Assuming, for the sake of argument, that the applicant association is right, this means the government is allowed to break the law with impunity, without any possibility of challenge or overview by the courts. For who would enjoy direct, actual, personal interest to challenge the law? The producers of the pill? The woman who takes it? Whom else? No one!

This judgment is a dangerous precedent for all NGOs which rarely have a direct personal interest in any matter that is the subject of judicial proceedings instituted by them. They usually have a moral, environmental, public-spirited, solidarity interest, or merely a civic one, to uphold the rule of law and see that it is not abused with total impunity: they do not, and cannot, have a direct, personal, actual one.

The access to a court is, therefore, blocked to NGOs whose aim it is to see that the authorities respect the laws of the land. These judgments have protected the right to break the law rather than those who want to control this abuse. They have made the law abiders impotent and granted immunity to real or potential lawbreakers.

All this is done in the name of an irrational misunderstanding of the very basics of law.

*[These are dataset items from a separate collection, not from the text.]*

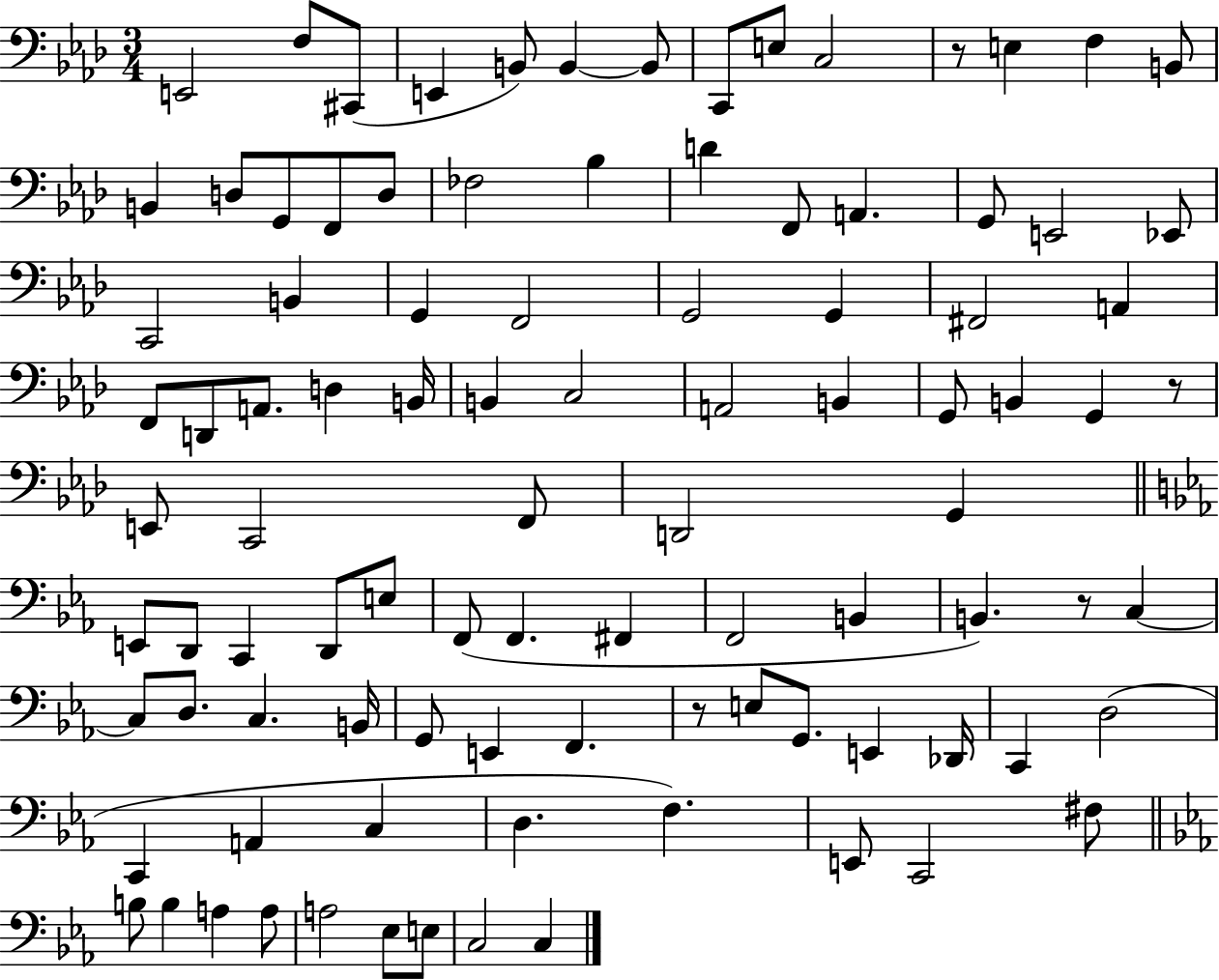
X:1
T:Untitled
M:3/4
L:1/4
K:Ab
E,,2 F,/2 ^C,,/2 E,, B,,/2 B,, B,,/2 C,,/2 E,/2 C,2 z/2 E, F, B,,/2 B,, D,/2 G,,/2 F,,/2 D,/2 _F,2 _B, D F,,/2 A,, G,,/2 E,,2 _E,,/2 C,,2 B,, G,, F,,2 G,,2 G,, ^F,,2 A,, F,,/2 D,,/2 A,,/2 D, B,,/4 B,, C,2 A,,2 B,, G,,/2 B,, G,, z/2 E,,/2 C,,2 F,,/2 D,,2 G,, E,,/2 D,,/2 C,, D,,/2 E,/2 F,,/2 F,, ^F,, F,,2 B,, B,, z/2 C, C,/2 D,/2 C, B,,/4 G,,/2 E,, F,, z/2 E,/2 G,,/2 E,, _D,,/4 C,, D,2 C,, A,, C, D, F, E,,/2 C,,2 ^F,/2 B,/2 B, A, A,/2 A,2 _E,/2 E,/2 C,2 C,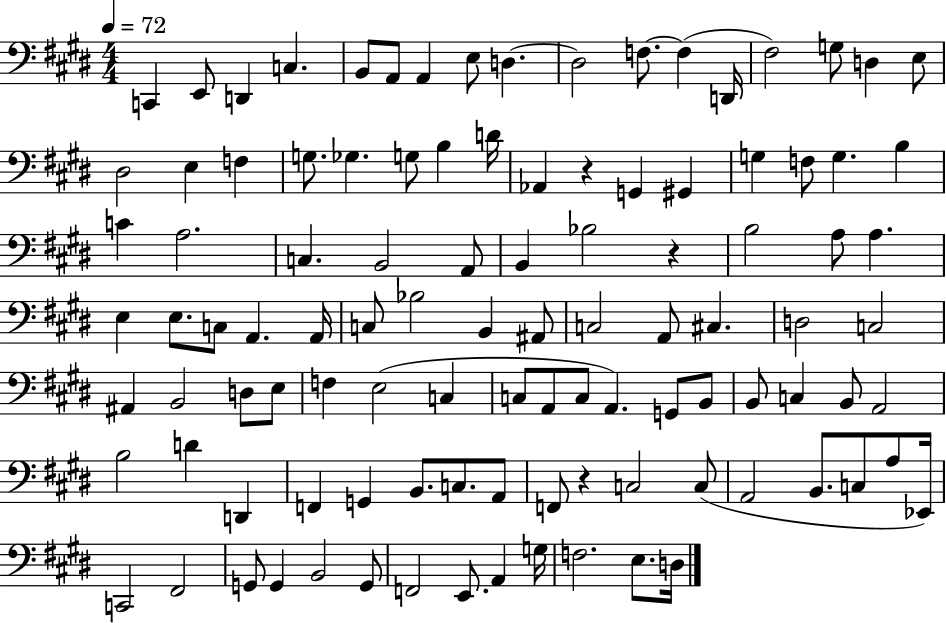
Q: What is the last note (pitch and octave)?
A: D3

To require a direct, personal and actual interest in a plaintiff proposing personal civil litigation makes very good sense in traditional private lawsuits.

But, sadly and uncritically, some courts have exported wholesale and indiscriminately those concepts appropriate to private law to the realm of public law, where they do not belong and where they only destroy the very basis of legal protection of the community.

They are using the keys of one door to try to close another. It is like tackling a crisis in international law by applying the Civil Code on easements. It is indeed a sad day for the rule of law in Malta. The sooner the courts revert to the Ramblers and Mallia rulings, the better it is for the rule of law and all of us.

The judge-made doctrine of juridical interest may be given a new meaning by the courts once it was created and applied by them. The solution is not jettisoning the doctrine altogether but giving it a more liberal meaning in public law actions, disengaging such notion from the shackles of private-law restraints when it comes to deciding cases of judicial review of government actions.

Indeed, in the case of actions contesting the validity of laws that apply to everybody (as different from a decision which applies only to a person or organisation), all citizens should have the right to institute such an action.

The sooner this is done, the better for the rule of law.

Kevin Aquilina is professor of law at the University of Malta. Austin Bencini is a constitutional lawyer. Giovanni Bonello is a former judge of the European Court of Human Rights. Tonio Borg is a former deputy prime minister and European commissioner.